#### [GOAL OF THE EXERCISE]
Copy out every line of the listing below with no changes.

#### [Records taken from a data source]
==============================
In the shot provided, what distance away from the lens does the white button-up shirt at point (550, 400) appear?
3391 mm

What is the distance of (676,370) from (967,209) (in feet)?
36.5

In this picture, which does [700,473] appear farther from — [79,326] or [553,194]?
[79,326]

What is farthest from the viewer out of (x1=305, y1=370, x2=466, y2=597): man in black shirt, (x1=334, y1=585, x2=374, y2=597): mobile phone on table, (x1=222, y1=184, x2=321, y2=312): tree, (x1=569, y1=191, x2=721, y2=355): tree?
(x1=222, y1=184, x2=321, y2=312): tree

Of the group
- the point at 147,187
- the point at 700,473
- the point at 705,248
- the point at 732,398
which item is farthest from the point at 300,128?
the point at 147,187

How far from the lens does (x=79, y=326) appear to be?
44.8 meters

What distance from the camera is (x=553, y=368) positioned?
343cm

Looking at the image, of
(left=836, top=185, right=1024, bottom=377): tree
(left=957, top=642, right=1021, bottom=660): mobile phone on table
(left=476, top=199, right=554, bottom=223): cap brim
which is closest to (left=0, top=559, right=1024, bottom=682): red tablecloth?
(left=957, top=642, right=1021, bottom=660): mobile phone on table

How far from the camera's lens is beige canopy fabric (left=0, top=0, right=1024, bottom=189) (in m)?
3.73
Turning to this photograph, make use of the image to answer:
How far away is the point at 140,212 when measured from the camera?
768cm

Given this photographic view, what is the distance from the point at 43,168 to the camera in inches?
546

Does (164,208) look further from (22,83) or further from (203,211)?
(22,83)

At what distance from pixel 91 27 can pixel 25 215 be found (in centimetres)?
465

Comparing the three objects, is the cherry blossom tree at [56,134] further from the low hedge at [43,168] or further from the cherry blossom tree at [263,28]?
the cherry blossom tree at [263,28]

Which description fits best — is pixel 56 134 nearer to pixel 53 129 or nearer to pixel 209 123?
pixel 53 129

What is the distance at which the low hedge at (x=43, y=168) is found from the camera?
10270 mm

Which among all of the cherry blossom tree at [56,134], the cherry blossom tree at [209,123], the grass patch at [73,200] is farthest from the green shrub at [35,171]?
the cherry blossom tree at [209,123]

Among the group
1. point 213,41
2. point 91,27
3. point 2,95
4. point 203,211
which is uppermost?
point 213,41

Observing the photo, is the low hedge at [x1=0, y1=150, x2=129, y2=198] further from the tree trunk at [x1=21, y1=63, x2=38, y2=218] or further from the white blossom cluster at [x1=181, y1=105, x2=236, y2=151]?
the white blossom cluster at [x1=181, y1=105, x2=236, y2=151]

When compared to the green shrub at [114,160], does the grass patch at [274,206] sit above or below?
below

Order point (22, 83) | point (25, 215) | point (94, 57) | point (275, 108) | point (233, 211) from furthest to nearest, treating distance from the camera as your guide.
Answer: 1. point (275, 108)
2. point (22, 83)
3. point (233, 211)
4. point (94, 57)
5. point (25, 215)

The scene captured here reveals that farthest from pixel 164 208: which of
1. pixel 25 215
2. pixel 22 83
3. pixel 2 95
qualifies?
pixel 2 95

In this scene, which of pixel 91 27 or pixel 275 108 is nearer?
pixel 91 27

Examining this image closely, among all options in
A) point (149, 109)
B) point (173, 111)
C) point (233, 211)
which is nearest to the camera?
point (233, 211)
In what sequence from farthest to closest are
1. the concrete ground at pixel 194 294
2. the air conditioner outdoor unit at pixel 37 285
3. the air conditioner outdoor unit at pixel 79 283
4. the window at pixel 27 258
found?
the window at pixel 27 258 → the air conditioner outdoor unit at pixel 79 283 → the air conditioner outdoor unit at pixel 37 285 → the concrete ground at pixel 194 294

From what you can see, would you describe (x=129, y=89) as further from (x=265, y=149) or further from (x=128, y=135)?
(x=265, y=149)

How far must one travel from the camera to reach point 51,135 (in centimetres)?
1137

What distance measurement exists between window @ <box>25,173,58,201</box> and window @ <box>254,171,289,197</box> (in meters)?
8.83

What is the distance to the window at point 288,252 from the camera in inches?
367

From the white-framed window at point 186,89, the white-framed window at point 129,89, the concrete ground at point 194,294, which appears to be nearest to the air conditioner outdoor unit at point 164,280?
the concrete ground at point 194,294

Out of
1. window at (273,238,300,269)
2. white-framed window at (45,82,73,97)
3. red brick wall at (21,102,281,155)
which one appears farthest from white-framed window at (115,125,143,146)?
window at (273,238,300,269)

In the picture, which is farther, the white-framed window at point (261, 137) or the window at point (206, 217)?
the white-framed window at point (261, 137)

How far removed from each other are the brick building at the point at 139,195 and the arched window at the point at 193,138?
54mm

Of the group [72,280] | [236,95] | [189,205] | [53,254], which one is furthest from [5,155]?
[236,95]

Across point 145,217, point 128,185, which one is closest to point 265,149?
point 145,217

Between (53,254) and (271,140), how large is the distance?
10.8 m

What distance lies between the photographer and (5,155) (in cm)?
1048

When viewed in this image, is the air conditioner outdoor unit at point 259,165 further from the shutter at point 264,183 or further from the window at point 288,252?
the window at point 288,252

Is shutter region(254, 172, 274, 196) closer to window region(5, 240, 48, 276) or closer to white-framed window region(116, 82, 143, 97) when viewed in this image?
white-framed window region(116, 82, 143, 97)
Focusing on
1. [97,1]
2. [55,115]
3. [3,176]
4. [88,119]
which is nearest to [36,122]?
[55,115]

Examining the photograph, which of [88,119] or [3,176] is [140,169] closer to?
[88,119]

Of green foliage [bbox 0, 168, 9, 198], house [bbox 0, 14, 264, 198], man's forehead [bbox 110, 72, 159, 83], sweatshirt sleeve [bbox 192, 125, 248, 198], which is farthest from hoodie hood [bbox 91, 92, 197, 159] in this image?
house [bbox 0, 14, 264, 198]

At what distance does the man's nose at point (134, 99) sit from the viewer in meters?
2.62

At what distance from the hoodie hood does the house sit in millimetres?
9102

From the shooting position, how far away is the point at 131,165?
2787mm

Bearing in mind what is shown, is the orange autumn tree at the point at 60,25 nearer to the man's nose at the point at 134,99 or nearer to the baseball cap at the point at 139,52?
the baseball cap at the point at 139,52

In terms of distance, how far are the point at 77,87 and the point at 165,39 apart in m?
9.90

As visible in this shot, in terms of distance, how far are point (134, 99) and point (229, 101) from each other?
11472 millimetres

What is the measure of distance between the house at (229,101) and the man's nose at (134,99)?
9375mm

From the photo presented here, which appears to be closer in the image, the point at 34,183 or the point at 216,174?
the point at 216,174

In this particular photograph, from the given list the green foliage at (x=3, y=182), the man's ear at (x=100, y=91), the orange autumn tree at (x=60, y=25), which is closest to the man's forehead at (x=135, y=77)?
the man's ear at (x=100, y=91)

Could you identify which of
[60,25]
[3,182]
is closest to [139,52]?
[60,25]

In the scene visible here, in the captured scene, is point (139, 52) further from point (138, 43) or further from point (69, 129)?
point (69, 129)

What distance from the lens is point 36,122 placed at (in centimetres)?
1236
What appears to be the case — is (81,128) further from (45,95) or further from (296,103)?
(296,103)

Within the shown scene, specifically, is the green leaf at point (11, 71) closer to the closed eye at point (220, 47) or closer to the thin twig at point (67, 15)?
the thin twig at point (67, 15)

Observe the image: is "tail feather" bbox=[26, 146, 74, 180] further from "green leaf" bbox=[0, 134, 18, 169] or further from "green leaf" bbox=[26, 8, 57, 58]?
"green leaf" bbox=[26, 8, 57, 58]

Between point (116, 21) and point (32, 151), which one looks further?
==============================
#### [OUTPUT OF THE EXERCISE]
In the shot provided, what distance away from the lens does the white button-up shirt at point (550, 400) appear?
3391 mm

What is the distance of (676,370) from (967,209) (in feet)?
36.5

In this picture, which does [700,473] appear farther from — [79,326] or [553,194]?
[79,326]

What is farthest from the viewer out of (x1=305, y1=370, x2=466, y2=597): man in black shirt, (x1=334, y1=585, x2=374, y2=597): mobile phone on table, (x1=222, y1=184, x2=321, y2=312): tree, (x1=569, y1=191, x2=721, y2=355): tree?
(x1=222, y1=184, x2=321, y2=312): tree

Of the group
- the point at 147,187
- the point at 700,473
- the point at 705,248
- the point at 732,398
which item is farthest from the point at 300,128?
the point at 147,187

How far from the lens does (x=79, y=326) appear to be?
44.8 meters

What distance from the camera is (x=553, y=368) positioned?
343cm

Looking at the image, of
(left=836, top=185, right=1024, bottom=377): tree
(left=957, top=642, right=1021, bottom=660): mobile phone on table
(left=476, top=199, right=554, bottom=223): cap brim
which is closest to (left=0, top=559, right=1024, bottom=682): red tablecloth?
(left=957, top=642, right=1021, bottom=660): mobile phone on table

How far from the camera's lens is beige canopy fabric (left=0, top=0, right=1024, bottom=189) (in m)?
3.73
Turning to this photograph, make use of the image to answer:
How far away is the point at 140,212 when measured from the camera?
768cm

Given this photographic view, what is the distance from the point at 43,168 to the camera in inches?
546

Does (164,208) look further from (22,83) or further from (203,211)?
(22,83)

At what distance from pixel 91 27 can pixel 25 215 be found (in centimetres)?
465

Comparing the three objects, is the cherry blossom tree at [56,134] further from the low hedge at [43,168] or further from the cherry blossom tree at [263,28]?
the cherry blossom tree at [263,28]

Which description fits best — is pixel 56 134 nearer to pixel 53 129 or nearer to pixel 209 123?
pixel 53 129

What is the distance at which the low hedge at (x=43, y=168) is found from the camera?
10270 mm

Which among all of the cherry blossom tree at [56,134], the cherry blossom tree at [209,123], the grass patch at [73,200] is farthest from the green shrub at [35,171]?
the cherry blossom tree at [209,123]

Among the group
1. point 213,41
2. point 91,27
3. point 2,95
4. point 203,211
which is uppermost?
point 213,41

Observing the photo, is the low hedge at [x1=0, y1=150, x2=129, y2=198] further from the tree trunk at [x1=21, y1=63, x2=38, y2=218] or further from the white blossom cluster at [x1=181, y1=105, x2=236, y2=151]?
the white blossom cluster at [x1=181, y1=105, x2=236, y2=151]

When compared to the green shrub at [114,160], does the grass patch at [274,206] sit above or below?
below

Order point (22, 83) | point (25, 215) | point (94, 57) | point (275, 108) | point (233, 211) from furthest to nearest, treating distance from the camera as your guide.
Answer: 1. point (275, 108)
2. point (22, 83)
3. point (233, 211)
4. point (94, 57)
5. point (25, 215)

The scene captured here reveals that farthest from pixel 164 208: which of
1. pixel 25 215
2. pixel 22 83
3. pixel 2 95
qualifies?
pixel 2 95

In this scene, which of pixel 91 27 or pixel 275 108 is nearer?
pixel 91 27

Examining this image closely, among all options in
A) point (149, 109)
B) point (173, 111)
C) point (233, 211)
which is nearest to the camera?
point (233, 211)
In what sequence from farthest to closest are
1. the concrete ground at pixel 194 294
2. the air conditioner outdoor unit at pixel 37 285
3. the air conditioner outdoor unit at pixel 79 283
4. the window at pixel 27 258
found?
the window at pixel 27 258 → the air conditioner outdoor unit at pixel 79 283 → the air conditioner outdoor unit at pixel 37 285 → the concrete ground at pixel 194 294

From what you can see, would you describe (x=129, y=89) as further from (x=265, y=149) or further from (x=128, y=135)?
(x=265, y=149)

How far must one travel from the camera to reach point 51,135 (in centimetres)?
1137

What distance measurement exists between window @ <box>25,173,58,201</box> and window @ <box>254,171,289,197</box> (in meters)?
8.83

What is the distance to the window at point 288,252 from the camera in inches?
367

From the white-framed window at point 186,89, the white-framed window at point 129,89, the concrete ground at point 194,294, which appears to be nearest to the air conditioner outdoor unit at point 164,280?
the concrete ground at point 194,294

Out of
1. window at (273,238,300,269)
2. white-framed window at (45,82,73,97)
3. red brick wall at (21,102,281,155)
which one appears farthest from white-framed window at (115,125,143,146)?
window at (273,238,300,269)

In the picture, which is farther, the white-framed window at point (261, 137) or the window at point (206, 217)?
the white-framed window at point (261, 137)

How far removed from each other are the brick building at the point at 139,195 and the arched window at the point at 193,138?
54mm

Of the group [72,280] | [236,95] | [189,205] | [53,254], which one is furthest from [5,155]?
[236,95]

Across point 145,217, point 128,185, which one is closest to point 265,149?
point 145,217

Between (53,254) and (271,140), how large is the distance?
10.8 m

What distance lies between the photographer and (5,155) (in cm)?
1048

When viewed in this image, is the air conditioner outdoor unit at point 259,165 further from the shutter at point 264,183 or further from the window at point 288,252?
the window at point 288,252

Is shutter region(254, 172, 274, 196) closer to window region(5, 240, 48, 276) or closer to white-framed window region(116, 82, 143, 97) when viewed in this image?
white-framed window region(116, 82, 143, 97)
Focusing on
1. [97,1]
2. [55,115]
3. [3,176]
4. [88,119]
which is nearest to [36,122]?
[55,115]

Examining the photograph, which of [88,119] or [3,176] is [140,169] closer to?
[88,119]

Of green foliage [bbox 0, 168, 9, 198], house [bbox 0, 14, 264, 198], man's forehead [bbox 110, 72, 159, 83], sweatshirt sleeve [bbox 192, 125, 248, 198], which is farthest from hoodie hood [bbox 91, 92, 197, 159] in this image?
house [bbox 0, 14, 264, 198]

At what distance does the man's nose at point (134, 99) sit from the viewer in meters?
2.62

At what distance from the hoodie hood does the house sit in millimetres?
9102

From the shooting position, how far away is the point at 131,165?
2787mm

Bearing in mind what is shown, is the orange autumn tree at the point at 60,25 nearer to the man's nose at the point at 134,99 or nearer to the baseball cap at the point at 139,52?
the baseball cap at the point at 139,52

In terms of distance, how far are the point at 77,87 and the point at 165,39 apart in m?
9.90

As visible in this shot, in terms of distance, how far are point (134, 99) and point (229, 101) from each other?
11472 millimetres

What is the measure of distance between the house at (229,101) and the man's nose at (134,99)?
9375mm

From the photo presented here, which appears to be closer in the image, the point at 34,183 or the point at 216,174?
the point at 216,174

In this particular photograph, from the given list the green foliage at (x=3, y=182), the man's ear at (x=100, y=91), the orange autumn tree at (x=60, y=25), which is closest to the man's forehead at (x=135, y=77)?
the man's ear at (x=100, y=91)

Could you identify which of
[60,25]
[3,182]
is closest to [139,52]?
[60,25]

In the scene visible here, in the captured scene, is point (139, 52) further from point (138, 43) or further from point (69, 129)?
point (69, 129)

What distance from the lens is point 36,122 placed at (in centimetres)?
1236
What appears to be the case — is (81,128) further from (45,95) or further from (296,103)?
(296,103)

Within the shown scene, specifically, is the green leaf at point (11, 71) closer to the closed eye at point (220, 47) or closer to the thin twig at point (67, 15)?
the thin twig at point (67, 15)

Observe the image: is "tail feather" bbox=[26, 146, 74, 180] further from "green leaf" bbox=[0, 134, 18, 169] or further from "green leaf" bbox=[26, 8, 57, 58]?
"green leaf" bbox=[26, 8, 57, 58]

Between point (116, 21) and point (32, 151), which one looks further?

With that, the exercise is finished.